Art. 765. O segurado e o segurador são obrigados a guardar na conclusão e na execução do contrato, a mais estrita boa-fé e veracidade, tanto a respeito do objeto como das circunstâncias e declarações a ele concernentes.

Sugere Claudio Luiz Bueno de Godoy, este artigo, em redação mais ampla que a do art. 1.443 do Código anterior. Mas tal já lá se pretendia, exigir de maneira muito especial que, no contrato de seguro, ajam as partes com probidade e lealdade. Isso porque, como se disse nos comentários ao CC 757, o seguro encerra contrato essencialmente baseado na boa-fé. Lembre-se que, no seguro, contrata-se uma garantia contra um risco, qual seja, o de acontecimentos lesivos a interesse legítimo do segurado, mediante o pagamento de um prêmio, tudo fundamentalmente calculado com base nas informações e declarações das partes, cuja veracidade permite uma contratação que atenda a suas justas expectativas.

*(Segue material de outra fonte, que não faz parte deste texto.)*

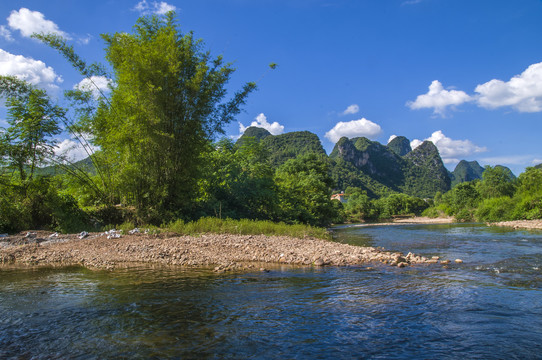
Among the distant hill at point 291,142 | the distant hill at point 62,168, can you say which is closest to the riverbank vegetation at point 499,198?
the distant hill at point 62,168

É uma equação que leva em conta a probabilidade de ocorrência do evento que será garantido, assim impondo-se estrita observância à boa-fé dos contratantes, especialmente em suas informações e declarações (veja comentário ao artigo seguinte), pra que ambos tenham sua confiança preservada na entabulação.

A rigor, o presente dispositivo repete, para o contrato de seguro, a mesma exigência que, em geral, o Código estabeleceu, no CC 422, para todos os contratos, ocupando-se, porém, de especificá-lo no seguro dada sua características intrínseca de especial dependência da veracidade das partes para que a contratação se ostente equânime e solidária. E mais: se se concretiza, como dito, princípio já insculpido na parte geral dos contratos, em seu CC 422 está o preceito, tal como lá se pretendeu, a impor não só a boa-fé subjetiva, aquela cuja aferição passa, necessariamente, pela verificação do estado anímico do sujeito – por exemplo, a boa-fé da posse ou do casamento, envolvendo sempre a crença ou ignorância do indivíduo em óbice a sua posse ou a seu casamento -, mas, antes, e também, a chamada boa-fé objetiva, uma regra de conduta, um padrão de comportamento veraz, reto, honesto, que se espera de pessoas leais, solidárias. Tem-se, a rigor, verdadeiro imperativo de origem constitucional (art. 3º, I, da CF), a par de sua positivação, no Código Civil de 2002, em diversas passagens, dentre as quais as dos CC 422 e 765, aqui em discussão. É um agir independente do ânimo do sujeito, de sua proposital deliberação, de acordo com aquele imaginado padrão de conduta leal. Aliás, já no Código de 1916 entendia-se a norma do art. 1.443 como caso único de revelação positiva da boa-fé objetiva – talvez com menção explícita, uma vez que o mesmo princípio animava, só para citar um exemplo, a disposição do CC 875.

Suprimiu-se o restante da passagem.